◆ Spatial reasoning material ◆
___
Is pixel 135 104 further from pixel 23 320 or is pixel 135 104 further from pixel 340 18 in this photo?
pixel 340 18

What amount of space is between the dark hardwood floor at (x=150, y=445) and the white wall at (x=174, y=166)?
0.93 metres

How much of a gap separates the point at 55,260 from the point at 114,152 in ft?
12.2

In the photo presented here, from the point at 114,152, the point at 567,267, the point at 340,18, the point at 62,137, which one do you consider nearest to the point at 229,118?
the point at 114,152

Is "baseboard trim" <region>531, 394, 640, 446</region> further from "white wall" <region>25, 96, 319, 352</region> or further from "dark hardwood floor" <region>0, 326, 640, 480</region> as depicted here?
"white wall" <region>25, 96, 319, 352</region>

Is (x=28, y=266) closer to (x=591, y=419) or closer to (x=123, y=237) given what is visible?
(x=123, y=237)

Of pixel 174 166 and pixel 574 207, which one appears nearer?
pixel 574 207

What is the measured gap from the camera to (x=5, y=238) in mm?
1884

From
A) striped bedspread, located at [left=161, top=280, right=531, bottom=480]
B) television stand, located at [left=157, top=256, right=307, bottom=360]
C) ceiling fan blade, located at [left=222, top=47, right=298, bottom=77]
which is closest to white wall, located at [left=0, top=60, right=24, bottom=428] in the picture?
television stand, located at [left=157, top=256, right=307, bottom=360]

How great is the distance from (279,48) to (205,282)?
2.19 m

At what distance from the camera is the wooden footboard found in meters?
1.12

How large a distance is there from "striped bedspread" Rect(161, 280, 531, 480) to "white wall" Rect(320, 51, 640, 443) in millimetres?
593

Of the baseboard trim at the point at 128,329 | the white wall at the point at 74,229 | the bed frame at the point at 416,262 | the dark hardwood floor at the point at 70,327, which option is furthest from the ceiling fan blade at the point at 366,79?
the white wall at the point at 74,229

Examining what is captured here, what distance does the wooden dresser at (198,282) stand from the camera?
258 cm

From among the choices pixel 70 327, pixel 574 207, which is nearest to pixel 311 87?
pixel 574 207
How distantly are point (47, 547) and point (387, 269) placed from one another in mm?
___
◆ WORK INSTRUCTIONS ◆
Begin at the line that has "Examining what is" and copy every line through the end of the material, but offset each distance and pixel coordinate given in an answer by adding 18 to it.

◆ RESULT OF THIS EXERCISE ◆
Examining what is captured here, what distance does the wooden dresser at (198,282) stand from the camera?
276 cm

From among the choices pixel 70 327, pixel 574 207, which is nearest to pixel 311 87?
pixel 592 225
How distantly are point (47, 547) and point (387, 269) placed from one another in mm?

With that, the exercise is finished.